* [TRAVAIL À FAIRE]
- 1) Recopiez le passage du texte sur le transport aérien qui va de « Les secteurs cargo » à « vols d’affaires long-courrier). ».
- 2) Relevez toutes les personnes nommées dans le texte sur le transport aérien.
- 3) Résumez en quelques phrases le paragraphe du texte sur le transport aérien qui commence par « Les secteurs cargo et d'aviation d'affaires », en gardant ses faits principaux.

* [EXTRAIT]
######
Le temps du « travel revenge » est passé mais ce n’est pas un regret pour les acteurs du transport aérien français. En effet, la demande reste très « forte et dynamique », selon les mots de Pascal de Izaguirre, PDG de Corsair et directeur général de la FNAM (Fédération nationale de l’aviation et de ses métiers). « C’est très réconfortant pour nous de voir qu’il n’y a pas de boycott, de réticence, de réserve vis-à-vis du transport aérien et que c’est un mode de transport qui reste plébiscité par la clientèle et qui correspond à des nécessités individuelles et professionnelles », ajoute-t-il.
Après avoir retrouvé 80 % de son niveau de 2019 en 2022 (qui avait débuté avec la propagation d’omicron), le trafic France a dépassé les 90 % de son niveau de 2019 au cours des deux premiers mois de l’année. Les performances sont particulièrement bonnes sur le réseau européen, l’Amérique du Nord et les départements et régions d’Outre-mer, une reprise se matérialise sérieusement vers l’Afrique, tandis que l’Asie reste en retrait en raison d’une réouverture plus tardive.
Autre raison d’optimisme : les passagers ont tendance à anticiper davantage leurs réservations et leur niveau est bon pour l’été. Alors que les incertitudes liées à la crise sanitaire avaient poussé les voyageurs à réserver à la dernière minute leur voyage (autour de deux mois avant pour un vol long-courrier), le délai a tendance à s’allonger (environ quatre mois actuellement, contre six mois avant la crise), garantissant une meilleure visibilité aux compagnies. Marc Rochet, directeur général d’Air Caraïbes et président de French bee, estime par ailleurs que l’augmentation des tarifs des billets d’avion (15 % en moyenne par rapport à 2017, 28 % hors inflation) va elle aussi inciter les voyageurs à anticiper davantage leurs déplacements.
Les secteurs cargo et d’aviation d’affaires, qui avaient connu une envolée durant la crise, voient en revanche un tassement de leur activité. Le premier subit les répercussions de la chute brutale des tarifs dans le secteur maritime. Quant à l’aviation d’affaires, elle avait redémarré très vite après que la crise sanitaire a éclaté (en raison de la perte abyssale de connectivité dans l’aviation commerciale et de son agilité propre). Mais l’activité est en baisse sensible depuis l’été 2022, avec une chute de trafic de 10 % en septembre 2022 par rapport à septembre 2021 voire de 30 % au premier trimestre 2023 par rapport à 2022 sur certains segments (par exemple les vols d’affaires long-courrier).
Une vigilance toujours nécessaire
Bien sûr, tout n’est pas rose dans le transport aérien et les difficultés évoquées durant toutes ces dernières années n’ont pas disparu. Le secteur vit même un « cauchemar », selon les mots d’Alain Battisti, président de Chalair, en raison des grèves du contrôle aérien depuis le début de l’année. Dans un contexte de protestation contre la réforme des retraites, 34 jours de grève ont eu lieu, entraînant l’annulation de 3 000 vols par anticipation (à la demande de la DGAC) mais aussi 500 vols « à chaud ». La FNAM demande à ce que la loi Diard s’applique au contrôle aérien, ce qui obligerait les contrôleurs grévistes à se déclarer préalablement à la journée d’action et éviterait les annulations au dernier moment. « Nous avons l’habitude de ces perturbations mais il y a un effet cumulatif sur les dernières semaines », regrette Alain Battisti.
######
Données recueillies
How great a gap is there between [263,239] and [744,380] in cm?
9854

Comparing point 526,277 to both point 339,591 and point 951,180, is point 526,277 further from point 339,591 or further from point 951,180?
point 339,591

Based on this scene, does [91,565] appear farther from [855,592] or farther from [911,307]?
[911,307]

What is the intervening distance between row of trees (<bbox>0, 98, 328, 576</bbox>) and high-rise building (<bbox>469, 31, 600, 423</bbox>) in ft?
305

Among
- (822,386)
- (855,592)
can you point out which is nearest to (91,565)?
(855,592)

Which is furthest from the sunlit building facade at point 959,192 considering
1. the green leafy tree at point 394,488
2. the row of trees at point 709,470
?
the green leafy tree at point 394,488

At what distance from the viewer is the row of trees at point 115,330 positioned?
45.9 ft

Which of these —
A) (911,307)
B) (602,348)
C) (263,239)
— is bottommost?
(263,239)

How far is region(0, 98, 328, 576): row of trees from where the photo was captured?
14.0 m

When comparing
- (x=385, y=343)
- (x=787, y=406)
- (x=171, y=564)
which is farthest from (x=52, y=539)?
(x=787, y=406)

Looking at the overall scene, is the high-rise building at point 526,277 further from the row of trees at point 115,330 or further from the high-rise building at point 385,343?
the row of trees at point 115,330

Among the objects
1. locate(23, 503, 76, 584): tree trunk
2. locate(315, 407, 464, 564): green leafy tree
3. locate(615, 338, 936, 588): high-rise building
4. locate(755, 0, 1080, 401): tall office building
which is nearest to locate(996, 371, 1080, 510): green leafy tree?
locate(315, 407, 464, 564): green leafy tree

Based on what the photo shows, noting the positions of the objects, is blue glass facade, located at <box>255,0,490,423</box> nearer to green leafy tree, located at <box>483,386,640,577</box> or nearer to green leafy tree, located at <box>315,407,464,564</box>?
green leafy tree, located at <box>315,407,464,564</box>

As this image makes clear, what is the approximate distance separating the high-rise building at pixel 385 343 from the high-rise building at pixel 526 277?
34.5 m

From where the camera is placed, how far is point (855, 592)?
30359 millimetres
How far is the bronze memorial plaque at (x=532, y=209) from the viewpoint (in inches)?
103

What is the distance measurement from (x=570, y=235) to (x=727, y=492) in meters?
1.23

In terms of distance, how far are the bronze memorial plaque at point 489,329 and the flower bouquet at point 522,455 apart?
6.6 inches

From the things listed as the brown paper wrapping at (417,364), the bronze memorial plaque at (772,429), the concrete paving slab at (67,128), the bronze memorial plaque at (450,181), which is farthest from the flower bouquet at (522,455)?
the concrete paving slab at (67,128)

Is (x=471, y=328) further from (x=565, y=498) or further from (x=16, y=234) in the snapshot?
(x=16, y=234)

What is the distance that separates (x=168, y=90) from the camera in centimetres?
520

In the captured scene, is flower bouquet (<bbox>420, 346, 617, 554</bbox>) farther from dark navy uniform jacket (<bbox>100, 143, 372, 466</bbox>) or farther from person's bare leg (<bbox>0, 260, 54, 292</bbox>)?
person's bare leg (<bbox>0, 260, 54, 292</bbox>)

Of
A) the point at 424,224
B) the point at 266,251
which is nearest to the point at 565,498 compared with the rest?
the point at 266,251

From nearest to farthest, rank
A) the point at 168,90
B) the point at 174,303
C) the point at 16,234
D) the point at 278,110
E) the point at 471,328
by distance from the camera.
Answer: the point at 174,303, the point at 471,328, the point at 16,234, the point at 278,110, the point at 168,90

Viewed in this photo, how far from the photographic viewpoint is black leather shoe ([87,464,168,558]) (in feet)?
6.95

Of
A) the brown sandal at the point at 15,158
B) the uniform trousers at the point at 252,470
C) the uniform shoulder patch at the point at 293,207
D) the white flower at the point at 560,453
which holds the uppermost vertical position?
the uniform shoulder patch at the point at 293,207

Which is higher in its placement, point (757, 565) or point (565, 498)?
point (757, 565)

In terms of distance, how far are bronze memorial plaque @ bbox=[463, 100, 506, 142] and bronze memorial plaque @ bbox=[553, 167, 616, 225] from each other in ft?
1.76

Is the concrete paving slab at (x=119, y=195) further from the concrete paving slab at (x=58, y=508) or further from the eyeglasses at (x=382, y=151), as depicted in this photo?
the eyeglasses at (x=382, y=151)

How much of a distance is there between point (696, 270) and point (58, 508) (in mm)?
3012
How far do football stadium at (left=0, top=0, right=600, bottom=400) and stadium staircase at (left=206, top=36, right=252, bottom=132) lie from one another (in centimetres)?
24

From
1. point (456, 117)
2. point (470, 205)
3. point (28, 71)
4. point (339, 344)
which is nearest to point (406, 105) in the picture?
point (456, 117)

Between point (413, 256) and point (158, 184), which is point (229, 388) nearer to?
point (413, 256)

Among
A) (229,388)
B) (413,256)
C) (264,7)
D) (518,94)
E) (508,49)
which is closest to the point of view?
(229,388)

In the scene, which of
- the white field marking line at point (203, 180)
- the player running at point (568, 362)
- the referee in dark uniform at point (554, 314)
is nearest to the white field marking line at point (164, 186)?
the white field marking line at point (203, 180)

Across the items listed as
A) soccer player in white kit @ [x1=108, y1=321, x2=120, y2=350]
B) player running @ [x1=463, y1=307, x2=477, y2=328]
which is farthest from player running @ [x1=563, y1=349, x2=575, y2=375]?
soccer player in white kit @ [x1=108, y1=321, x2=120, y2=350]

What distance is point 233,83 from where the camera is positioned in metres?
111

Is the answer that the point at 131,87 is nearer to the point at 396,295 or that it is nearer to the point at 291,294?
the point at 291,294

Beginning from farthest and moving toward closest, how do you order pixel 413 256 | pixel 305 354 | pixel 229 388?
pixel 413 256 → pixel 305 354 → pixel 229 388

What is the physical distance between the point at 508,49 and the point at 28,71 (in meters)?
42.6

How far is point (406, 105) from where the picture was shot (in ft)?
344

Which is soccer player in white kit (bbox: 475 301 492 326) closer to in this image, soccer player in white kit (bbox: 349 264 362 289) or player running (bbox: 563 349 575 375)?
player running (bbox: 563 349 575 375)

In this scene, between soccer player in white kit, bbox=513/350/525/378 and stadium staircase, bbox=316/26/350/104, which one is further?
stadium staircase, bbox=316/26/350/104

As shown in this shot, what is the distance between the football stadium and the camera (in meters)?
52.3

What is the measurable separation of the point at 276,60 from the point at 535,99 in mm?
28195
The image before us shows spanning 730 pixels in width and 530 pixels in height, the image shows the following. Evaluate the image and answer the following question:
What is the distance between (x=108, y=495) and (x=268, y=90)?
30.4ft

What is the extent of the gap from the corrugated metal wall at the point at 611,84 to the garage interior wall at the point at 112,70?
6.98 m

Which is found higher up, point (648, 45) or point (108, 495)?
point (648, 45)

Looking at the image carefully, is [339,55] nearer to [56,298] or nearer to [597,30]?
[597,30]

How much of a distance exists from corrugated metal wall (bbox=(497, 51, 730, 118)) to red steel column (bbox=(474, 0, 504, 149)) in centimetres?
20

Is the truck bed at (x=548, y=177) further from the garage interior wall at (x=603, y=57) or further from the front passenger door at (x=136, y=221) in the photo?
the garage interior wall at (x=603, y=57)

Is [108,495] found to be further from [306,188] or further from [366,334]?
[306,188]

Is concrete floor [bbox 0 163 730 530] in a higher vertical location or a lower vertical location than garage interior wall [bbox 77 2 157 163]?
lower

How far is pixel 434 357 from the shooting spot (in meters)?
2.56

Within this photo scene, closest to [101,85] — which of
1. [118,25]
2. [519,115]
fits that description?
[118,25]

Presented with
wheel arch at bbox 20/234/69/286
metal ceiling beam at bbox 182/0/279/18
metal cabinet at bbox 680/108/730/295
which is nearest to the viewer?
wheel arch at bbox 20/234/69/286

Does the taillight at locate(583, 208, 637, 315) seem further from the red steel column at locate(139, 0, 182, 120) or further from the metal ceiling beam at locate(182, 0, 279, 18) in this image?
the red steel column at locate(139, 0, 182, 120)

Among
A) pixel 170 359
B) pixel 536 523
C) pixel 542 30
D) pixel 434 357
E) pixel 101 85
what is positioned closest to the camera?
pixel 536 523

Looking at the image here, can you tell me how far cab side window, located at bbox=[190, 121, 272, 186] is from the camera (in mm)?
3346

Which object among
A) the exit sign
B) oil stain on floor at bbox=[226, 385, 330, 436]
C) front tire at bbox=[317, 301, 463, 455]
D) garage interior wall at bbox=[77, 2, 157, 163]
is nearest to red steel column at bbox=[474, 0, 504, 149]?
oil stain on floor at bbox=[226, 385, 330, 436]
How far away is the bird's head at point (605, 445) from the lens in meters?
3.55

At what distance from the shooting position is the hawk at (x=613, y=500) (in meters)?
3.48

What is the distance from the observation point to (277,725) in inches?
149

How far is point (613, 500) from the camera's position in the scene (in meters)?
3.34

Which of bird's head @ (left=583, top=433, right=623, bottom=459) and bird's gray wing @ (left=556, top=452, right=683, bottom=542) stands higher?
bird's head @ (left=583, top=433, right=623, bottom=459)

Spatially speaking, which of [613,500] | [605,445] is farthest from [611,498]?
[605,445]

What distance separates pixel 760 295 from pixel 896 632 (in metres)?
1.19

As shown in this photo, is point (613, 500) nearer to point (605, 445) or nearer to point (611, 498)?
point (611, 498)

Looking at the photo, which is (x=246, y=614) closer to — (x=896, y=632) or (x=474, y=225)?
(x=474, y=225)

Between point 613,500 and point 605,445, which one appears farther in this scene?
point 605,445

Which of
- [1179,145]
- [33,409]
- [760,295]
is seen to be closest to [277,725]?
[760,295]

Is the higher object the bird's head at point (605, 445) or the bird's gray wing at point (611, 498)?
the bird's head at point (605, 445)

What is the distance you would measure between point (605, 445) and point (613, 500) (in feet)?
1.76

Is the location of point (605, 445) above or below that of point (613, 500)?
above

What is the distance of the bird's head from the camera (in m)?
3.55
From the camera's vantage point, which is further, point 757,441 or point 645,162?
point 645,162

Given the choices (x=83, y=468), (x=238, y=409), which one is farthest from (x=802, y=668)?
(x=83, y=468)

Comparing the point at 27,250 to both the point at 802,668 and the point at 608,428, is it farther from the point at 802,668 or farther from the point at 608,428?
######
* [RÉPONSES PAR TÂCHE]
- 1)
Les secteurs cargo et d’aviation d’affaires, qui avaient connu une envolée durant la crise, voient en revanche un tassement de leur activité. Le premier subit les répercussions de la chute brutale des tarifs dans le secteur maritime. Quant à l’aviation d’affaires, elle avait redémarré très vite après que la crise sanitaire a éclaté (en raison de la perte abyssale de connectivité dans l’aviation commerciale et de son agilité propre). Mais l’activité est en baisse sensible depuis l’été 2022, avec une chute de trafic de 10 % en septembre 2022 par rapport à septembre 2021 voire de 30 % au premier trimestre 2023 par rapport à 2022 sur certains segments (par exemple les vols d’affaires long-courrier).

- 2) Pascal de Izaguirre, Marc Rochet, Alain Battisti

- 3) Le cargo et l'aviation d'affaires avaient connu une envolée pendant la crise, mais leur activité se tasse. Le cargo subit la chute brutale des tarifs du secteur maritime. L'aviation d'affaires avait redémarré très vite après le début de la crise sanitaire. Elle recule nettement depuis l'été 2022 : le trafic a baissé de 10 % en septembre 2022 par rapport à septembre 2021. Sur certains segments, comme les vols d'affaires long-courrier, la baisse atteint 30 % au premier trimestre 2023 par rapport à 2022.